電車に揺られると、その祖母の田舎の中に思い出す風景がある。
のどかな田園風景の中に小さな家々。
小さな家の正体は稲塚。
籾を取った後の稲藁を、積み上げ家のような形を作ったもの。
そこには心温かくなる笑顔があって、時を忘れるひと時だった。
大人になるにつれ、その風景を見ること自体が難しくなった上に、今は時間に追われ、あの時のような時間の進み方に戻る事は難しくなっている気がする。
「ねぇ。

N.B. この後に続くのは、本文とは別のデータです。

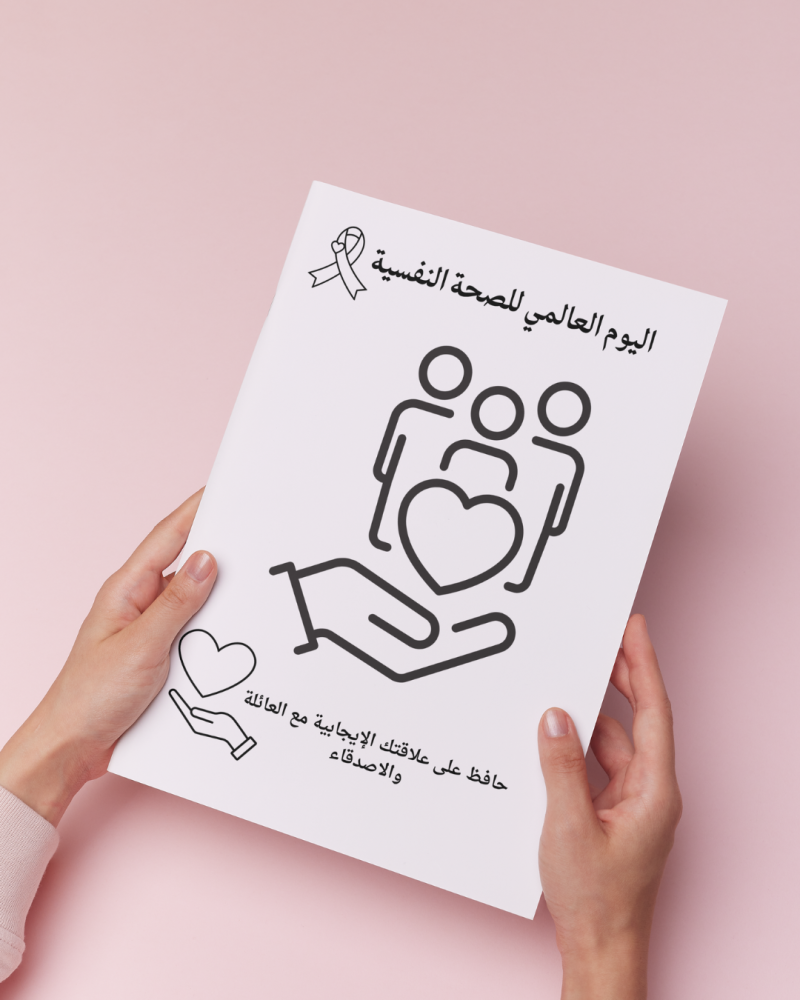 أوراق تلوين اليوم العالمي للصحة النفسية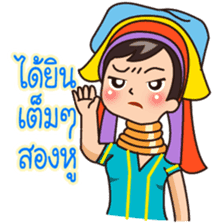 MaYom Kayan (Thai) sticker #6454665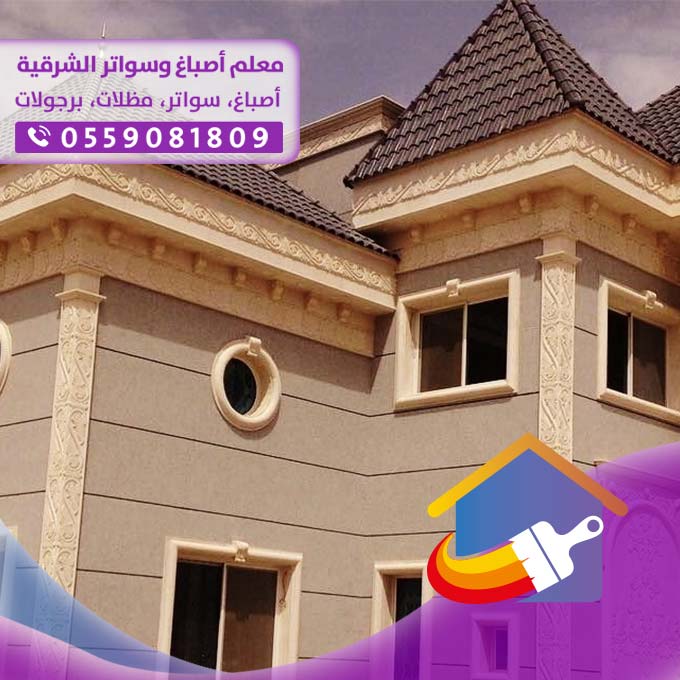 عامل دهانات بالدمام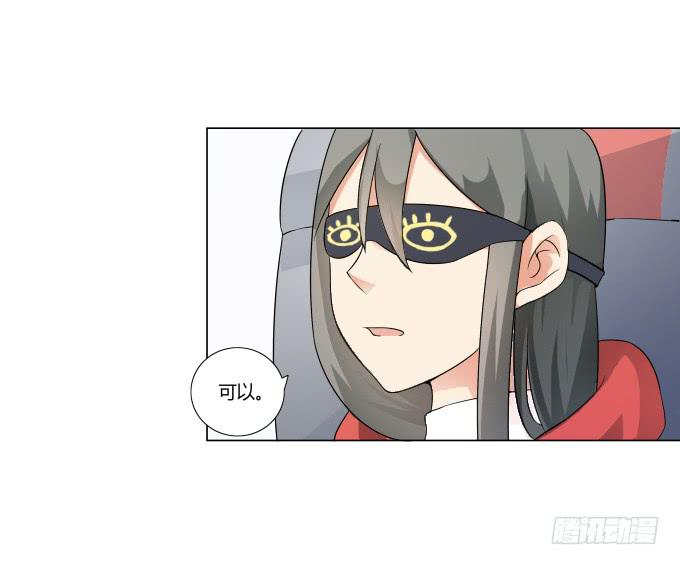 第34话：终于回来了！(1/2)-第34话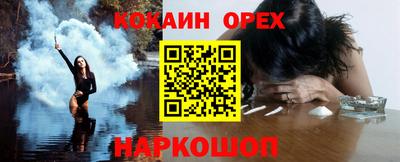 метамфетамин Уссурийск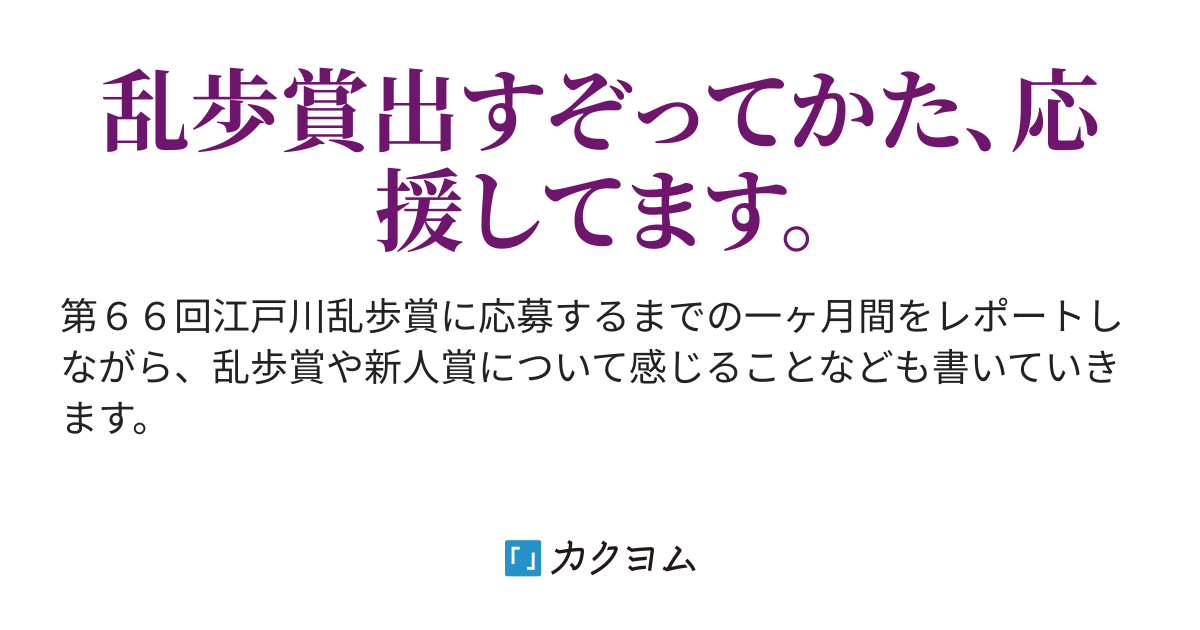 乱歩賞2020カウントダウン31 アカニシンノカイ カクヨム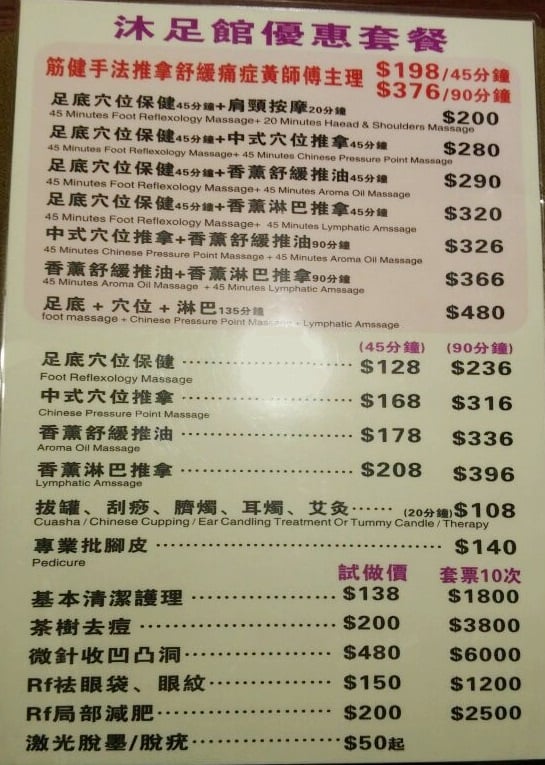 商店封面圖片
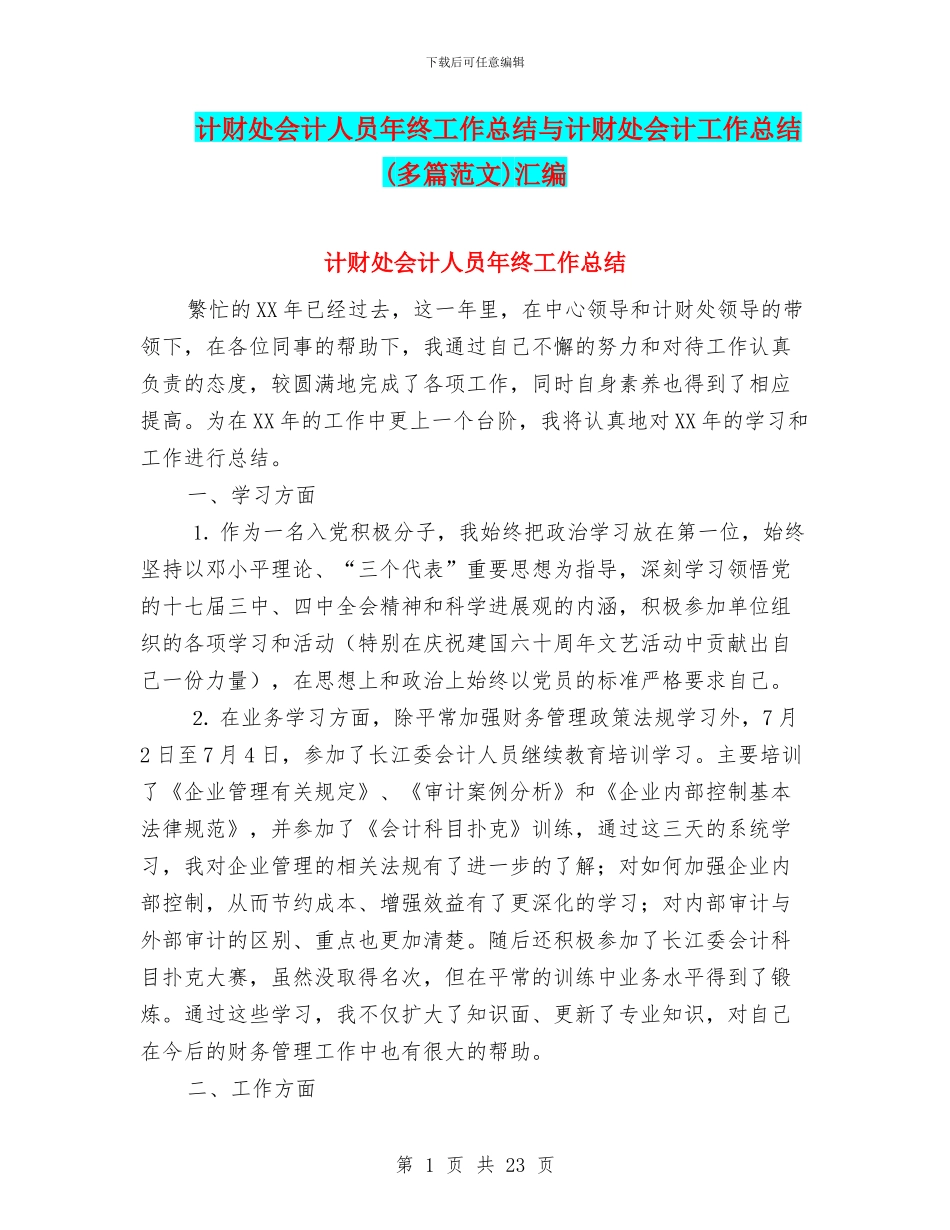 计财处会计人员年终工作总结与计财处会计工作总结汇编_第1页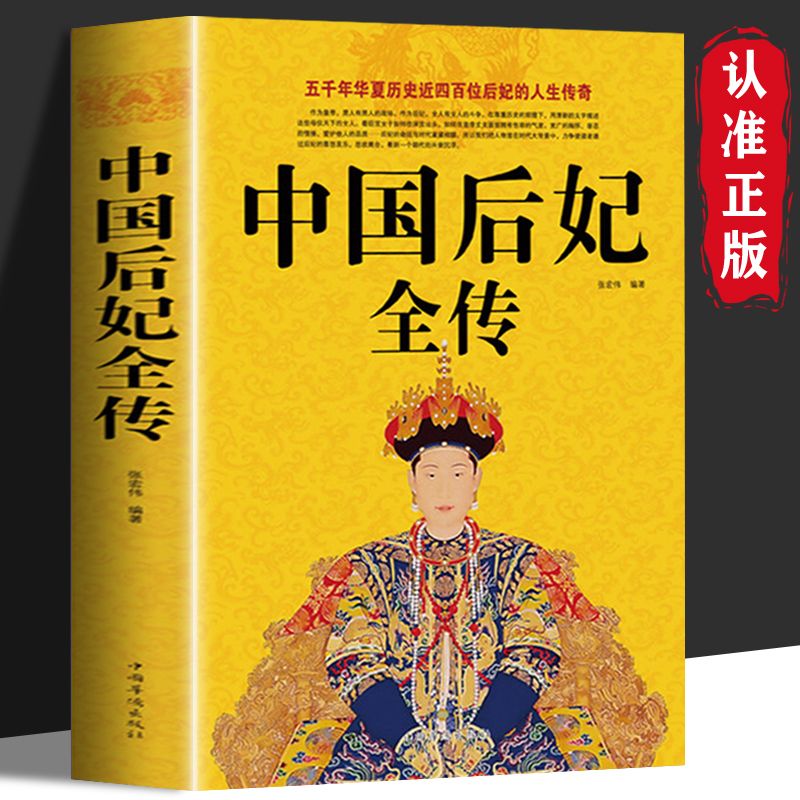 正版中国后妃全传超值白金版五千年华夏历史后妃人生传奇传记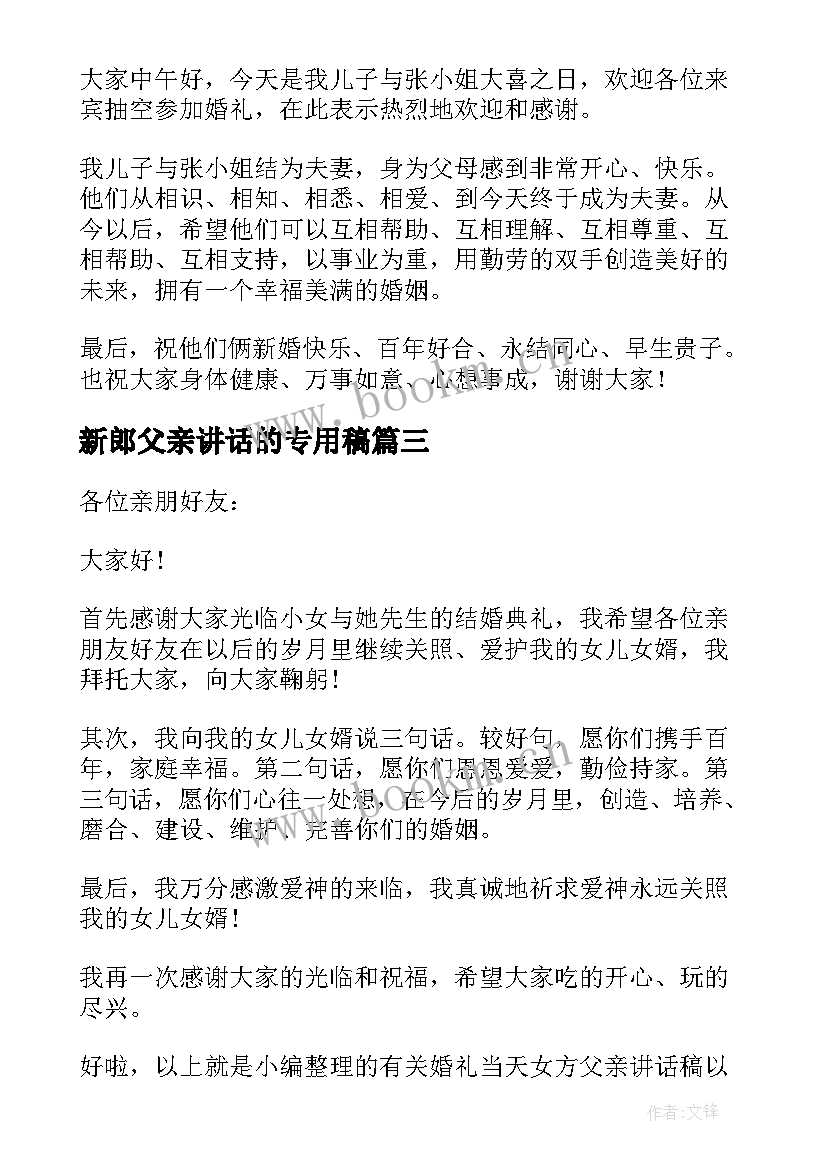 新郎父亲讲话的专用稿 精辟婚礼新郎父亲讲话稿(优秀8篇)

聞いてるの?」
急に現実に引き戻され、私の隣に座る人物に意識を戻す。
久しぶりに会えば小言ばかり口にする母が、七人掛けの隣の席を陣取っている。
もういい大人なんだから、離れて座りたい。
「美樹!」
痺れを切らしたような母の声に声を落とし、注意する。
「お母さん。ここ電車だから声を落として」
母の口から、垂れ流しにされる話を聞いていないわけじゃない。
ただ相変わらず、自分勝手な母親に嫌気が差していただけ。
白髪混じりの髪を振り乱して話す母の話を要約すると、熟年離婚した父から連絡があった。
どうやら父方の祖母の家が、立ち退きにあいそうだ。
寂しがっているから、美樹が行ってきなさい。だ。